Chaque année en France, selon les données du PMSI, on recense 1 200 à 1 500 cas d’encéphalites infectieuses. Or, au-delà des complications neurologiques types, ces encéphalites aiguës sont à l’origine de séquelles neuro-psycho-sociales largement mésestimées. C’est ce qu’a révélé une étude de suivi prospectif d’encéphalites aiguës menée sur une cohorte multicentrique française (1). «Dans cette cohorte de la Société de pathologie infectieuse de langue française [SPILF], 3 ans après l’épisode infectieux déclaré guéri, une majorité de patients présentent des symptômes persistants affectant leur vie quotidienne », résume le Pr Jean-Paul Stahl (CHU de Grenoble).
Fréquence des altérations persistantes
La cohorte prospective multicentrique initiée en 2007 rassemblait 253 cas dont la moitié d’étiologie identifiée (Herpes simplex, varicelle, BK et Listéria). Parmi eux, 26 sont décédés à l’hôpital. Trois ans après, on a pu réévaluer 167 survivants.
Près des deux tiers (n = 108) ont un bon pronostic neurologique (Glasgow Outcome Scale [GOS]› 5), quand 18 % ont un handicap modéré et 14 % un handicap majeur.

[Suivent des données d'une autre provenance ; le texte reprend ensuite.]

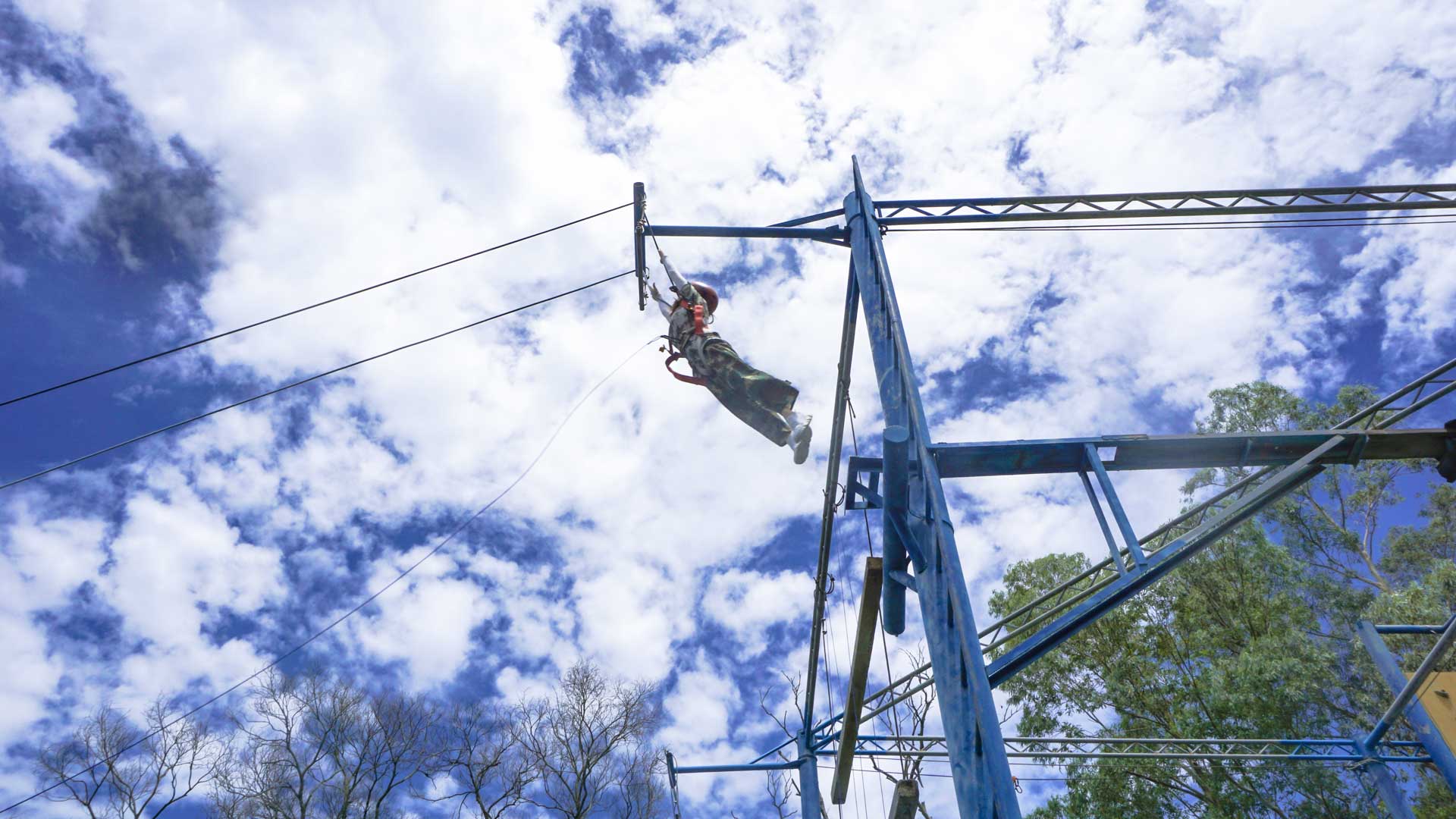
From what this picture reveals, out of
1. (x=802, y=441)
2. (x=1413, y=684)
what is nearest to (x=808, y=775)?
(x=802, y=441)

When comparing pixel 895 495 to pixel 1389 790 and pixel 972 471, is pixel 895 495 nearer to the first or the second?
pixel 972 471

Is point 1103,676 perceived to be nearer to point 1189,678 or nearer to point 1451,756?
point 1189,678

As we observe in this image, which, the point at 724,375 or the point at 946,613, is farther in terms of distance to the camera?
the point at 724,375

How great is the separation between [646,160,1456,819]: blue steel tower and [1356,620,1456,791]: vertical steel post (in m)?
0.13

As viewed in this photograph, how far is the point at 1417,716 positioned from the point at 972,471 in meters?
10.0

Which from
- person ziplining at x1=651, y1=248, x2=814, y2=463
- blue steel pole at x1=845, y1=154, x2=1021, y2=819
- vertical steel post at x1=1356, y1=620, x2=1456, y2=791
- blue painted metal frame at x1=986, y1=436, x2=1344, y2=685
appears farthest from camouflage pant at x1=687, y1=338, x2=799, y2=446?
vertical steel post at x1=1356, y1=620, x2=1456, y2=791

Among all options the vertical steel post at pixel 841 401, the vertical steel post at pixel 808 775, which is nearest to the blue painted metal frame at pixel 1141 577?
the vertical steel post at pixel 841 401

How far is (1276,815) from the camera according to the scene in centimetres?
1670

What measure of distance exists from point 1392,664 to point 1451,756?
4.24ft

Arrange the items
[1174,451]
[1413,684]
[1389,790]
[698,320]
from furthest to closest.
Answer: [1389,790], [1413,684], [698,320], [1174,451]

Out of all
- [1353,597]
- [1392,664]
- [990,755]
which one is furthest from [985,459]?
[1353,597]

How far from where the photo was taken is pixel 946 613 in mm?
6004

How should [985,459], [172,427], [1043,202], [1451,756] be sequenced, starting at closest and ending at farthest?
1. [985,459]
2. [172,427]
3. [1043,202]
4. [1451,756]

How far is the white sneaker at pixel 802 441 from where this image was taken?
8961mm
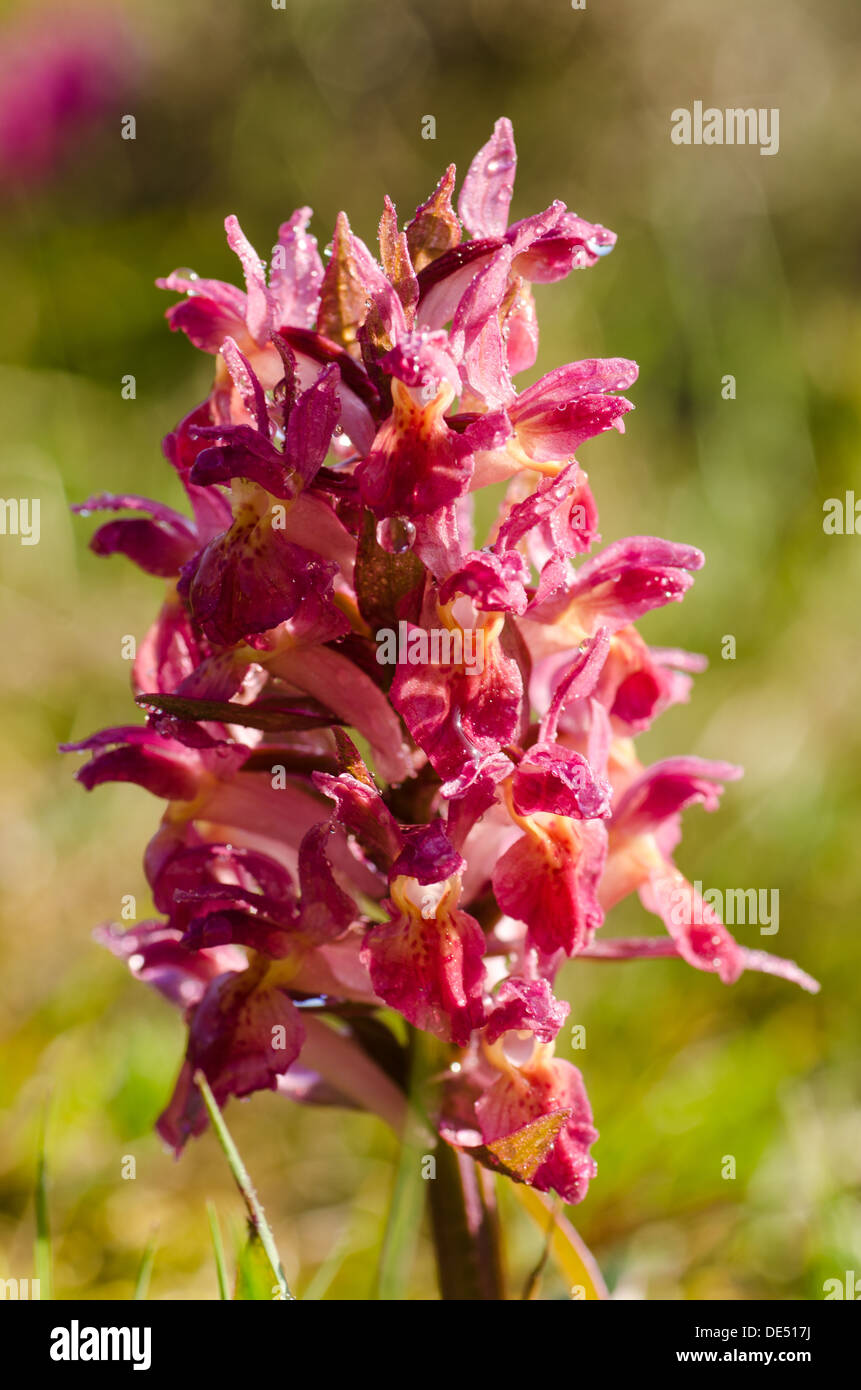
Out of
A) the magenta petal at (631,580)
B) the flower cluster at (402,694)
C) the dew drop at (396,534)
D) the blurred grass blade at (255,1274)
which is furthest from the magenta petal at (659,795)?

« Néanmoins, bien que la plupart aient un bon pronostic à 3 ans, des handicaps mineurs à graves persistent chez nombre d’entre eux », explique le Pr Stahl. Globalement, 61 % présentent des symptômes persistants altérant leur qualité de vie. Les plus fréquents sont les difficultés de concentration (42 %) les troubles comportementaux (27 %), les difficultés d’élocution (20 %) et les pertes de mémoire (19 %). Et 24 % des sujets qui travaillaient n’ont pas pu reprendre.
Les facteurs de risque de symptômes persistants sont multiples : comorbidités, âge, agent causal (Herpes simplex). Le délai de guérison n’a, semble-t-il, pas d’impact. Seul le niveau d’études est protecteur. « Globalement donc, tout le monde est à risque. Mais une plus grande complexité neuronale multiplie probablement les possibilités de by-pass/reconstruction autour d’une lésion », commente le Pr Stahl.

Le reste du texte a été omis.